This data analytics project investigates customer segmentation, purchasing behavior, and sales patterns for a leading chip retailer. The analysis explores various dimensions including customer lifestyle stages, customer types (mainstream, premium, budget), product preferences by size and brand, and seasonal trends. Feature engineering and statistical hypothesis testing were employed to generate actionable insights for improving inventory planning, targeted marketing, and promotional strategies.

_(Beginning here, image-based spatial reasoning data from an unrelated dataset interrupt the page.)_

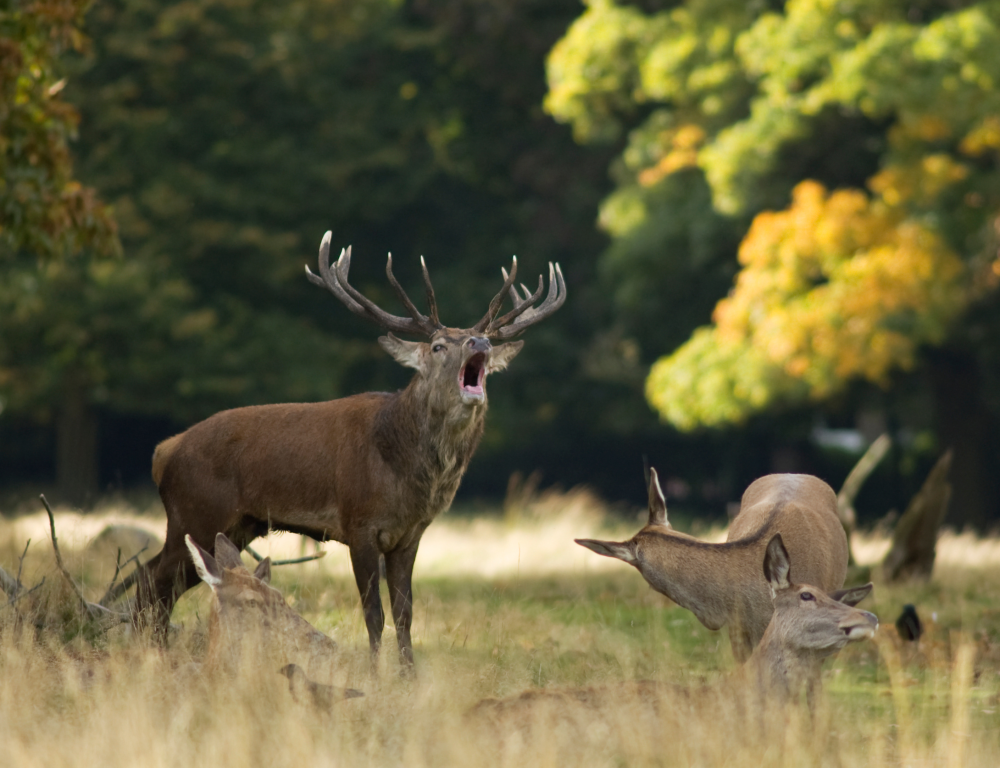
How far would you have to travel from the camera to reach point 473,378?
278 inches

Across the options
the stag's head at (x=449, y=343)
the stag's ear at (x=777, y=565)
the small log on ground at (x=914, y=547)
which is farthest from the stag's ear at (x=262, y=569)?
the small log on ground at (x=914, y=547)

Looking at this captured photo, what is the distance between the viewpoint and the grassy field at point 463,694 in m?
4.77

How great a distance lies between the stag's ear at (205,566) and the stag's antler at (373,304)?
1.79m

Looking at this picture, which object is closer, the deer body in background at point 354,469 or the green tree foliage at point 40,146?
the deer body in background at point 354,469

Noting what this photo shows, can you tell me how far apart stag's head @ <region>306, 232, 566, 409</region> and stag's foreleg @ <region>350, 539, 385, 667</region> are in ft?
2.88

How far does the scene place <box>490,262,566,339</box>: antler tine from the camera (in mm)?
7512

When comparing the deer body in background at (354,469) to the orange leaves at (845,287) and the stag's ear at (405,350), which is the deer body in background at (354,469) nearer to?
the stag's ear at (405,350)

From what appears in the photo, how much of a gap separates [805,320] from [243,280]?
11.3 m

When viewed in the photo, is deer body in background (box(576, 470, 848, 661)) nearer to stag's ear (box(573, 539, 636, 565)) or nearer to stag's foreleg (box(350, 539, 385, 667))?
stag's ear (box(573, 539, 636, 565))

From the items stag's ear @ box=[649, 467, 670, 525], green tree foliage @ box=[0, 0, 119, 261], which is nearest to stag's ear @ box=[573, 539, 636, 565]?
stag's ear @ box=[649, 467, 670, 525]

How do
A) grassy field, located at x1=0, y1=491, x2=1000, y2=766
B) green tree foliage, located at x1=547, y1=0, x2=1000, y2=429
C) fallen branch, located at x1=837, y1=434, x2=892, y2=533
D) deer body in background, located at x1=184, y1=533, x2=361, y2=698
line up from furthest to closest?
green tree foliage, located at x1=547, y1=0, x2=1000, y2=429, fallen branch, located at x1=837, y1=434, x2=892, y2=533, deer body in background, located at x1=184, y1=533, x2=361, y2=698, grassy field, located at x1=0, y1=491, x2=1000, y2=766

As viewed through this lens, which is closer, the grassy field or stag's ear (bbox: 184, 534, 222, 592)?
the grassy field

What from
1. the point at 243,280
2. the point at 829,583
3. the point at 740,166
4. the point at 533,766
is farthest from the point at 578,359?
the point at 533,766

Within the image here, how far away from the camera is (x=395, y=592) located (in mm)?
7180
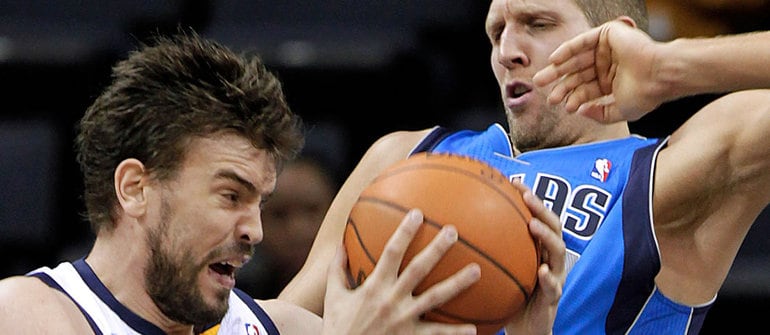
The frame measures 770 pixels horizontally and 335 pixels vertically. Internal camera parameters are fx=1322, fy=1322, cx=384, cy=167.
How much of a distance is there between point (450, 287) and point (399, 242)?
0.43 ft

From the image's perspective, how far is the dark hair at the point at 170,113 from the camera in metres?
3.05

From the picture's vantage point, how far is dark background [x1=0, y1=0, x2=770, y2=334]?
16.9ft

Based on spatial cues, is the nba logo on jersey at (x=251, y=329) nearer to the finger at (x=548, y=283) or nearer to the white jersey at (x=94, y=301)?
the white jersey at (x=94, y=301)

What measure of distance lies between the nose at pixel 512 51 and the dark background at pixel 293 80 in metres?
1.55

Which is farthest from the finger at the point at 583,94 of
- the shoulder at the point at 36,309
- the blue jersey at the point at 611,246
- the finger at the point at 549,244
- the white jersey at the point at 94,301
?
the shoulder at the point at 36,309

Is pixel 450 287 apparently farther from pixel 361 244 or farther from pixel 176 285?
pixel 176 285

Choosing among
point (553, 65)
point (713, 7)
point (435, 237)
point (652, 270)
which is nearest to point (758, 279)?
point (713, 7)

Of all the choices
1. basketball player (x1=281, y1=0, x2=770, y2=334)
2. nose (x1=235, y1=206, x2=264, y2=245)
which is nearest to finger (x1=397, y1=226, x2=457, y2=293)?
nose (x1=235, y1=206, x2=264, y2=245)

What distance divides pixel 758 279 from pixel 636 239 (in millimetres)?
1850

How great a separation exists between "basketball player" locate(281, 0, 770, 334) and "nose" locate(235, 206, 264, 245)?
78 cm

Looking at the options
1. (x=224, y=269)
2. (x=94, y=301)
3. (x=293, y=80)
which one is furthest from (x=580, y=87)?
(x=293, y=80)

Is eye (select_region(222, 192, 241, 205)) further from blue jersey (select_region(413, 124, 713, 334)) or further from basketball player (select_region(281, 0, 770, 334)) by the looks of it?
blue jersey (select_region(413, 124, 713, 334))

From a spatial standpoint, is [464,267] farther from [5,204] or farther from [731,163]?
[5,204]

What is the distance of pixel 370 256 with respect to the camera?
8.58 feet
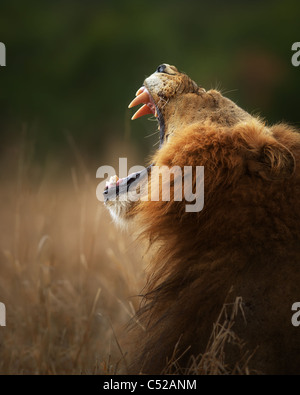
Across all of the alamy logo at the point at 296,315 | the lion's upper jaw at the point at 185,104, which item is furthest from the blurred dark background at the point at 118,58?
the alamy logo at the point at 296,315

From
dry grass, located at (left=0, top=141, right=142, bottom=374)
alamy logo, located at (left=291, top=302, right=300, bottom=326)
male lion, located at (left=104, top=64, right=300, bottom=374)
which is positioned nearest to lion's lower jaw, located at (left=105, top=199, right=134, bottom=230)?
male lion, located at (left=104, top=64, right=300, bottom=374)

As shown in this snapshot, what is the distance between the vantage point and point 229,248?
2.07m

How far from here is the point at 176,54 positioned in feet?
37.7

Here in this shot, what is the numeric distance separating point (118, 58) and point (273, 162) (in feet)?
33.9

The analysis uses two primary datasets:
-
Customer Data: Customer segmentation by life stage (LIFESTAGE) and spending behavior (CUSTOMER_TYPE); ~ 72,000+ records.
-
Transaction Data: Purchase transactions including product names, quantities, prices, and dates; ~ 2,60,000+ records.
Key points:
-
Data spans an entire calendar year.
-
Transaction dates required transformation from Excel integer format to datetime.
-
Product names contained embedded weight information (e.g., "250g") requiring feature engineering.
The workflow follows a structured analytics pipeline:
-
Data Preparation
-
Cleaned and feature engineered product names.
-
Fixed transaction date fields.
-
Updated column names for better clarity.
-
-
Feature Engineering
-
Extracted packet size (grams) from product names.
-
Calculated total sales per transaction and spend per customer.
-
Aggregated sales data across brands, packet sizes, and customer groups.
-
-
Exploratory Data Analysis (EDA)
-
Examined customer demographic distributions.
-
Analyzed sales performance by brand and product size.
-
Identified seasonal patterns in sales volume.
-
-
Statistical Analysis
-
Conducted independent two-sample t-tests to assess spending behavior differences between customer groups.
-
Verified significance of observed behavioral patterns.
-
-
Insights and Strategic Recommendations
- Synthesized findings into actionable strategies for inventory and marketing optimization.
Original Dataset Columns:
-
Customer Dataset:
LYLTY_CARD_NBR,LIFESTAGE,PREMIUM_CUSTOMER -
Transaction Dataset:
DATE,STORE_NBR,LYLTY_CARD_NBR,TXN_ID,PROD_NBR,PROD_NAME,PROD_QTY,TOT_SALES
Feature Engineered Columns:
PROD_BRANDPROD_SIZEUNIT_PRC
-
Kettle was the top-selling brand throughout the year.
-
175g packet size dominated sales across all customer segments.
-
Budget older families and mainstream young singles/couples were the primary contributors to overall sales.
-
Seasonal spikes, particularly around Christmas, suggest strong promotional opportunities.
-
Younger mainstream customers demonstrated higher spend-per-transaction, indicating potential for upselling and impulse buying strategies.
-
Focus inventory and promotional efforts around Kettle products and 175g packet sizes.
-
Implement segment-specific marketing to target high-value customer groups.
-
Scale marketing campaigns and stock replenishment 2–3 weeks before Christmas to capitalize on peak demand.
-
Position complementary products strategically to appeal to impulse buying tendencies observed in younger customer segments.
This project showcases how thoughtful data cleaning, feature engineering, and statistical validation can uncover valuable insights hidden within retail transaction data — and how those insights can directly translate into better business decisions.